Bianca was hanging on every word, her "likes" forgotten in the face of the epic engineering tale. "A, like, permanent power link… like grafting a tree onto a volcano."

"Apt," Telchines granted. "The docking was successful. But the merge…" His solid-light form flickered, a visual echo of the ancient catastrophe. "The surge of raw, untamed planetary energy was too great. It overwhelmed the phase harmonizers. It is what catastrophically damaged the teleportation grid and locked several primary systems into a low-power hibernation cycle. The merge failed. Instead of a perfect union, we achieved only a parasitic, charging link. The ship has been sitting here for centuries, slowly feeding off Aethelred's dying heart, trapped in its berth, neither fully alive nor completely dead."

He stopped before a wide, arched doorway that irised open at their approach. The clean, herbal scent of the infirmary wafted out. "A glorious dream," Telchines concluded, his voice gruff once more, "that ended with a short circuit."

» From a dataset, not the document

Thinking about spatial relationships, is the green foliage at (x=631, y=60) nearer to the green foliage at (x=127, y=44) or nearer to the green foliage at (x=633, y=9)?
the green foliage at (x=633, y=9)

They stepped inside just in time to see the final moments of the medical ballet. Dr. Octavious was withdrawing his tentacles from a now-sleeping Atlas, whose fur looked glossy and healthy, his breathing deep and even. Galit, also asleep, had color back in his face, the lines of pain erased. Jannali was sitting up on her bed, gingerly rotating her shoulder.

"Bloody hell," she muttered in her twang, a grin spreading across her face. "Feel like I just had a month at a posh spa. Cheers, doc."

Dr. Octavious beamed, his spectacles flickering. "All in a day's work! Or, well, a century's work! I do so love a challenging case!" He noticed Marya and Bianca, and his form quivered with excitement. "Ooh! More patients? Anyone feeling peaky? A touch of scurvy, perhaps? I have a marvelous synthesized citrus!"

Marya took in the scene: her wounded crew, whole and healing; the awestruck faces of the others; the miraculous, chatty octopus-doctor. She looked at Halia, who gave her a serene nod, then at the force-field cylinder where a now-sleeping Jelly floated contentedly, a bubble escaping his lips.

She shook her head slowly, a genuine, unfettered smirk finally breaking through her stoic reserve. In a world of miracles and curses, they had just stumbled into one of the good ones.